THE REQUEST → Please reproduce the part of the rows that opens with the line containing "In this picture, of" and closes with the line containing "1577 centimetres", keeping both end lines.

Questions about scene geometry
========================

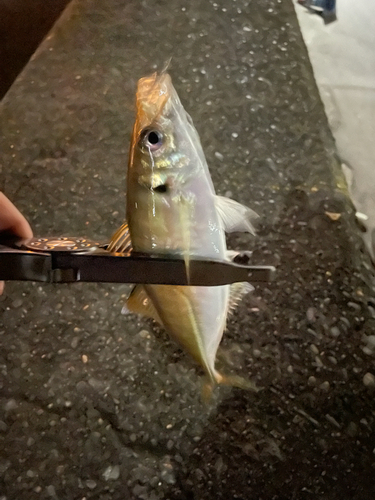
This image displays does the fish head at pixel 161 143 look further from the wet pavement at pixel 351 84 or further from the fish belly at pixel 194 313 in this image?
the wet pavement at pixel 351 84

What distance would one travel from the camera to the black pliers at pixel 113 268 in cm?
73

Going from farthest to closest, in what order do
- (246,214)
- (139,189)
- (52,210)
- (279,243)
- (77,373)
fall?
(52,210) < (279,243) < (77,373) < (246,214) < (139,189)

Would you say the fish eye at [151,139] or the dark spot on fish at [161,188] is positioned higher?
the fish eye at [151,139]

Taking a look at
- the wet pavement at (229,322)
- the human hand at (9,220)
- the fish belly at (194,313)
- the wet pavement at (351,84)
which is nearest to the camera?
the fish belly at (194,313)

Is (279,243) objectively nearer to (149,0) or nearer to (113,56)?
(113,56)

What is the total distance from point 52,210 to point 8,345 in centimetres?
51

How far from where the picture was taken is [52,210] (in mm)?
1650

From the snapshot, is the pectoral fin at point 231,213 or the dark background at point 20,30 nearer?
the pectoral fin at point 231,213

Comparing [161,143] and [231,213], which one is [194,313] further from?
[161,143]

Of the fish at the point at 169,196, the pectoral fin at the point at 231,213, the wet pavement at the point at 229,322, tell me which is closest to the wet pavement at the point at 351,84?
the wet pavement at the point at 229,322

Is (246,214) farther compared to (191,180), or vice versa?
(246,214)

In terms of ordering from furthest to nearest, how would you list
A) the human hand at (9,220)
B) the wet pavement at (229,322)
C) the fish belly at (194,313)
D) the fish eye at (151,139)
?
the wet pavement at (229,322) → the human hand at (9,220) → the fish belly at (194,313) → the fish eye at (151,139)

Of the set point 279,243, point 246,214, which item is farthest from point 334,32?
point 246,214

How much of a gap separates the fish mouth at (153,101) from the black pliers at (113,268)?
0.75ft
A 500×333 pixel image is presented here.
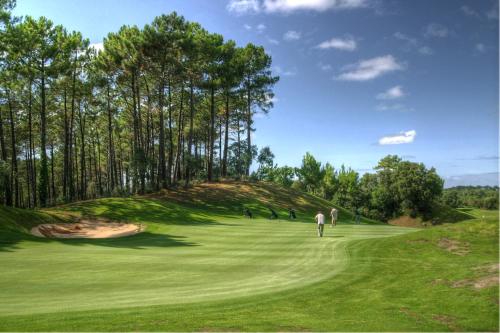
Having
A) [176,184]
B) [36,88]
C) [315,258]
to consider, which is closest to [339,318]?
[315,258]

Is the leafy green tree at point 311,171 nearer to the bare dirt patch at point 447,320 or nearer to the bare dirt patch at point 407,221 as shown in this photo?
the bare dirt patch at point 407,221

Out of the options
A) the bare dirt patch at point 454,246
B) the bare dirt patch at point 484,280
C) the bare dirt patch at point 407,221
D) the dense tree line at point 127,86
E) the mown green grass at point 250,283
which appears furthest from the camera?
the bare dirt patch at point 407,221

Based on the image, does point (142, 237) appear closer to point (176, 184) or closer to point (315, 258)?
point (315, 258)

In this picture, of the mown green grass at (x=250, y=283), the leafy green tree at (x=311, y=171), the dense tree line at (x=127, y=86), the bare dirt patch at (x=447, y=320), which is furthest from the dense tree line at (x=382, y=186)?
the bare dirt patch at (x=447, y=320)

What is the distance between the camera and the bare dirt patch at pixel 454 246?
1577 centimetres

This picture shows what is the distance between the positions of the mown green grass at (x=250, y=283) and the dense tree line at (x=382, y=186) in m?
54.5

========================

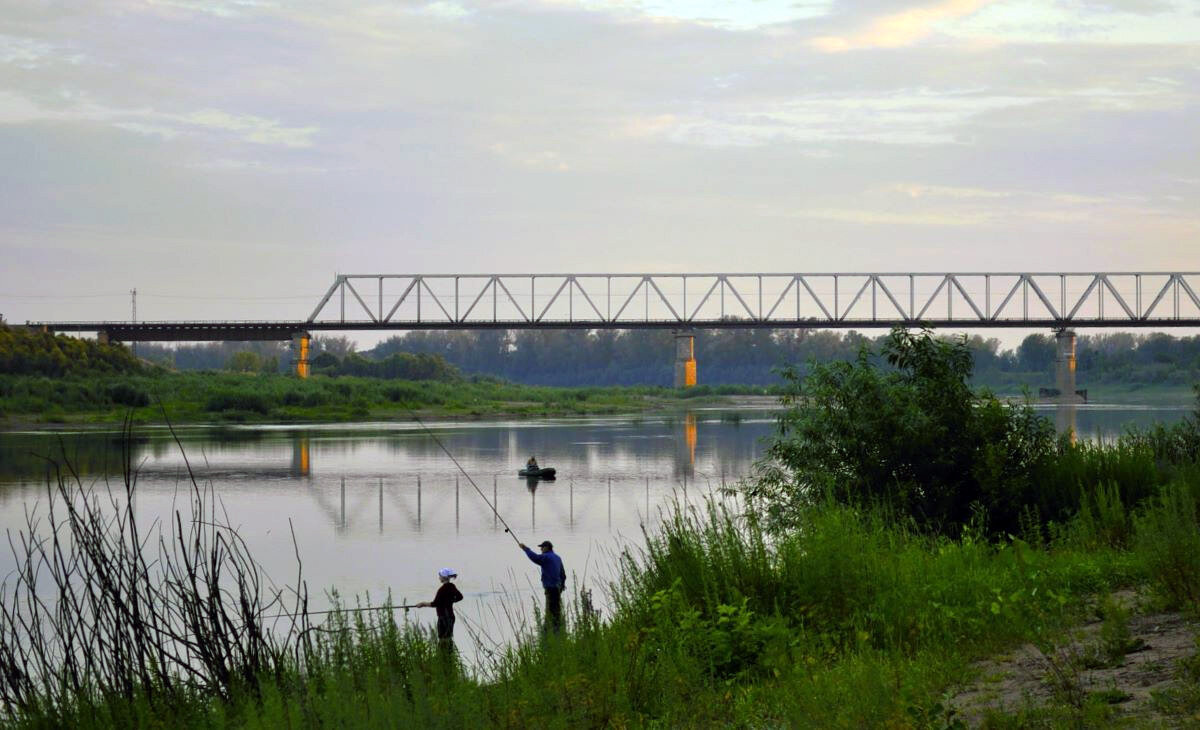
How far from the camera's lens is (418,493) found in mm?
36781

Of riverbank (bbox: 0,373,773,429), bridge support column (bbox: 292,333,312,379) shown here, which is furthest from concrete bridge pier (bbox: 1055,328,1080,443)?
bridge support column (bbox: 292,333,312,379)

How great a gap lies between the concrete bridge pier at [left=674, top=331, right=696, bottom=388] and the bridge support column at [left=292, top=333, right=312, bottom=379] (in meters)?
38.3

========================

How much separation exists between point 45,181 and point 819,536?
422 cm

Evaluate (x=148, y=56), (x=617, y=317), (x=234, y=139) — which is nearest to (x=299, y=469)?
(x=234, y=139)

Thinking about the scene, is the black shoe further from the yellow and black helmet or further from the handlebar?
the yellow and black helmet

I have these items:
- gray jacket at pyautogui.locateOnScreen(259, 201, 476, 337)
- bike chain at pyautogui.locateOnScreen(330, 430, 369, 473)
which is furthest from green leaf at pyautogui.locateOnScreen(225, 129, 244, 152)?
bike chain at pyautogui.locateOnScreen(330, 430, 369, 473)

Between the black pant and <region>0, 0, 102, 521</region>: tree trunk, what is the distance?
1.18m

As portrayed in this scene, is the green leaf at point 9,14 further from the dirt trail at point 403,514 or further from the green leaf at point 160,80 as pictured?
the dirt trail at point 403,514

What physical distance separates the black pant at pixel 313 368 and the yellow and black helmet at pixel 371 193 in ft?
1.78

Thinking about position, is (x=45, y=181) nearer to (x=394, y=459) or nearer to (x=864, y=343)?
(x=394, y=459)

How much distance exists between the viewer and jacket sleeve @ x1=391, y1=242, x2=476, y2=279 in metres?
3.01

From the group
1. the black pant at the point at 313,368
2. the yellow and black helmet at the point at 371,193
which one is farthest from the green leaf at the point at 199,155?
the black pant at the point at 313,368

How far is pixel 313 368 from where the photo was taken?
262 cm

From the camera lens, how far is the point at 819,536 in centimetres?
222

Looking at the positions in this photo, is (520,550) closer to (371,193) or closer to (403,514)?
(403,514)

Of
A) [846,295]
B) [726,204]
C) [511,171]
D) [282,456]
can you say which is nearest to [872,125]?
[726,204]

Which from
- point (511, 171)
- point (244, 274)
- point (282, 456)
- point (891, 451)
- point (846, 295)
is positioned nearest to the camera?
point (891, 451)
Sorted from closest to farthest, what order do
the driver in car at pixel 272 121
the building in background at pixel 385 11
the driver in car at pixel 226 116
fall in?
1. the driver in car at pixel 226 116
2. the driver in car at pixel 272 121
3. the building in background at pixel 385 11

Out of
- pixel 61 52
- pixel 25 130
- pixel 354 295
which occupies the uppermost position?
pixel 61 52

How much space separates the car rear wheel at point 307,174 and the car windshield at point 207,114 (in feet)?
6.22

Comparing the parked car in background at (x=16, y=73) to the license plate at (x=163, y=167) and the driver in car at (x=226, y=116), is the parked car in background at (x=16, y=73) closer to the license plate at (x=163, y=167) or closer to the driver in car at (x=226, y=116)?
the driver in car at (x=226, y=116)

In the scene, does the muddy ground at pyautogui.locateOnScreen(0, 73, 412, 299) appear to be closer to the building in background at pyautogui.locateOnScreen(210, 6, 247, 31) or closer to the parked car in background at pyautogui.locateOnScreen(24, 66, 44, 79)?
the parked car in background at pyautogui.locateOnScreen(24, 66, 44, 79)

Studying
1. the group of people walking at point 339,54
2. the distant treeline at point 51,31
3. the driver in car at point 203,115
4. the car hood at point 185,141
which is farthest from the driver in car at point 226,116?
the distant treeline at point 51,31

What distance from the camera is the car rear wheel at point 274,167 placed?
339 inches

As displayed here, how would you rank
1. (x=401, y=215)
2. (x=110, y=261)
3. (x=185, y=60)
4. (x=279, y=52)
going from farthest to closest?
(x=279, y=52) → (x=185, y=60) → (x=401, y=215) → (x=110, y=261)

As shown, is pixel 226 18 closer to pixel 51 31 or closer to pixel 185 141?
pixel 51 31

========================

EXERCISE RESULT →
In this picture, of the mown green grass at (x=250, y=283), the leafy green tree at (x=311, y=171), the dense tree line at (x=127, y=86), the bare dirt patch at (x=447, y=320), which is furthest from the dense tree line at (x=382, y=186)?
the bare dirt patch at (x=447, y=320)

What is the distance between the camera and the bare dirt patch at pixel 454 246?
1577 centimetres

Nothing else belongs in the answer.